もちろん、値上げ要請があったからといって直ちに応じる必要はないが、借り手のほうは気分が落ち着かない。とくに、家賃はこれまで長い間、横ばいか微落傾向にあったため値上げ要請はショックでもある。
賃貸住宅入居者が今後安心して居住するためには家賃を固定化する契約にすればいい。あたかも住宅ローンで変動ではなく固定金利を選ぶ心境だ。
それが可能なのが定期借家である。定期借家は貸主と賃借人が対等で自由に契約を結べるようにするために創設されているので、契約期間はもちろん、期間中の家賃を特約で固定させることができる。普通借家では賃料固定化の特約をしても、それは賃借人の減額請求権を奪うことになるため無効となる。
賃料を固定して仮に期間5年の定期借家契約を結ぶと、普通借家ならその間2回払うことになる〝更新料〟の負担もなくなる。
一方、賃料の固定化は貸主にとっても一定期間の賃料収益を確定させることができるというメリットがある。たとえ人気エリアの物件であっても建物が年月を経るにつれ家賃下落のリスクがあるからだ。
依然低い普及率
それにしても定期借家権の普及率は依然として低い。アットホームの23年度調査によれば首都圏の賃貸物件に占める割合は約5%以下である。ただ、詳細に見ると東京23区の70m2超(大型ファミリー向け)マンションにおける定期借家割合は30.7%と突出し、神奈川県も21.1%と高い。しかし50~70m2(ファミリー向け)になると23区でも10.2%、神奈川で4.4%と低下する。要するに富裕層が住む広めの物件では定期借家の割合が比較的高い。
ということは、良質な賃貸住宅を供給するという定期借家の目的は高い家賃を払うことができる富裕層市場には貢献できているという穿った見方をすることもできる。
ただ、定期借家はむしろ一般庶民層のための制度と考えたい。「良質な賃貸にほどほどの家賃で安心して暮らしたい」――賃貸住宅の使命は本来そういうものだろう。
更に言えば、家賃並みと言われるローンだが、それを30年以上払い続けても返済完了後に自分の資産とすることを望むのか、それともローン並みの家賃を払ってもライフスタイルに応じた、しかも分譲マンションに引けを取らないような賃貸に暮らすのか、その選択がもっと自由におおらかにできる社会が理想ではないか。
70m2以上のファミリータイプともなれば物件数が極端に少ない現状の賃貸市場ではそれが難しい。

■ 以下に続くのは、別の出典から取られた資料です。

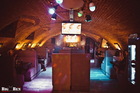 25 , Big Ben, Karaoke Bar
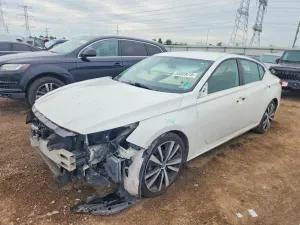 Nissan Altima 2.5L 4 2019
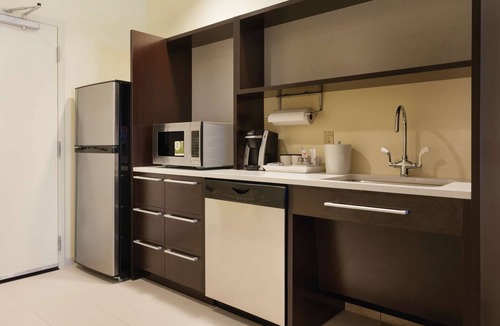 Tuscaloosa Hotel | Home2 Suites by Hilton Tuscaloosa Downtown University Blvd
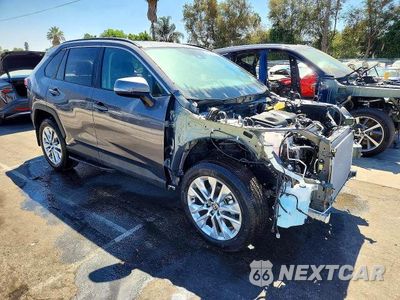 Czwarte zdjęcie samochodu z boku: 2025 TOYOTA RAV4 XLE PREMIUM VIN:2T3C1RFV8SW431296 - miniatura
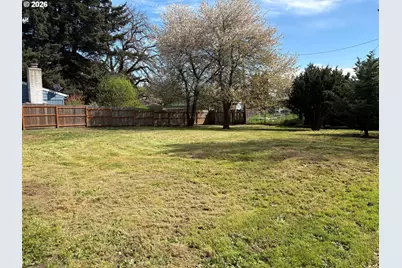 200 Azalea Dr, Eugene, OR 97404 - Photo 27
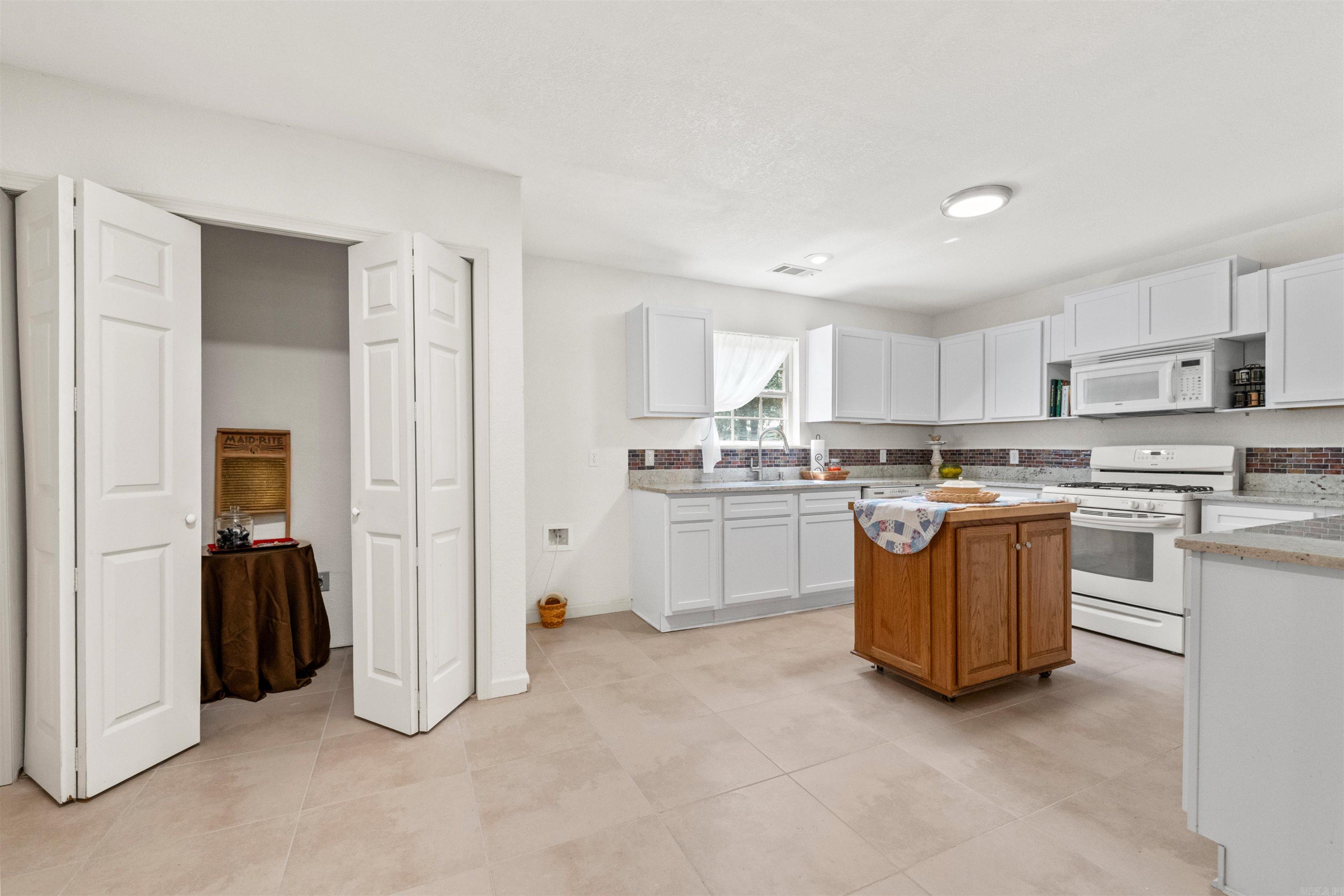 SILVER OAKS - Residential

本格的成熟社会に向かう日本社会にとって分譲も賃貸も共に大事な社会インフラとなる。
両市場がそれぞれの社会的役割を踏まえ、価格や家賃設定の前に、住まいの本質とはなにかを求めて競い合うようになれば、どちらの市場にも活気が生まれ、良質な住まいがあふれ、人々の豊かな暮らしを支えることができる。